Please rewrite the records below, replacing "Blender" with "Maya" and keeping everything else unchanged. Omit the pictures from your answer.

[[ Task material, beginning ]]

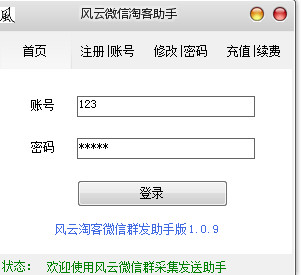 风云微信淘客助手 v1.0.9 官网最新绿色版
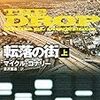 ２０１６年　１１月に読んだ本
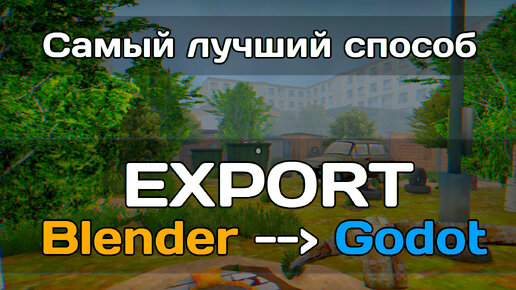 Самый лучший экспорт моделей из Blender в Godot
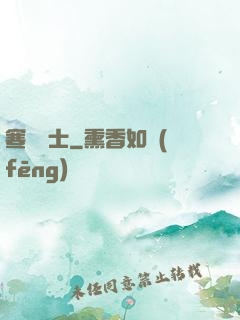 寒門梟士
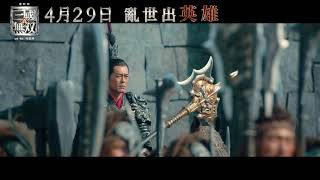 真‧三國無双電影劇照1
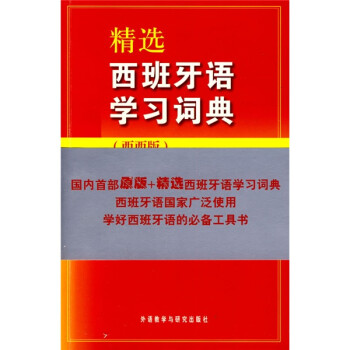 精选西班牙语学习词典 下载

[[ Task material, end ]]

Your response.
 风云微信淘客助手 v1.0.9 官网最新绿色版
 ２０１６年　１１月に読んだ本
 Самый лучший экспорт моделей из Maya в Godot
 寒門梟士
 真‧三國無双電影劇照1
 精选西班牙语学习词典 下载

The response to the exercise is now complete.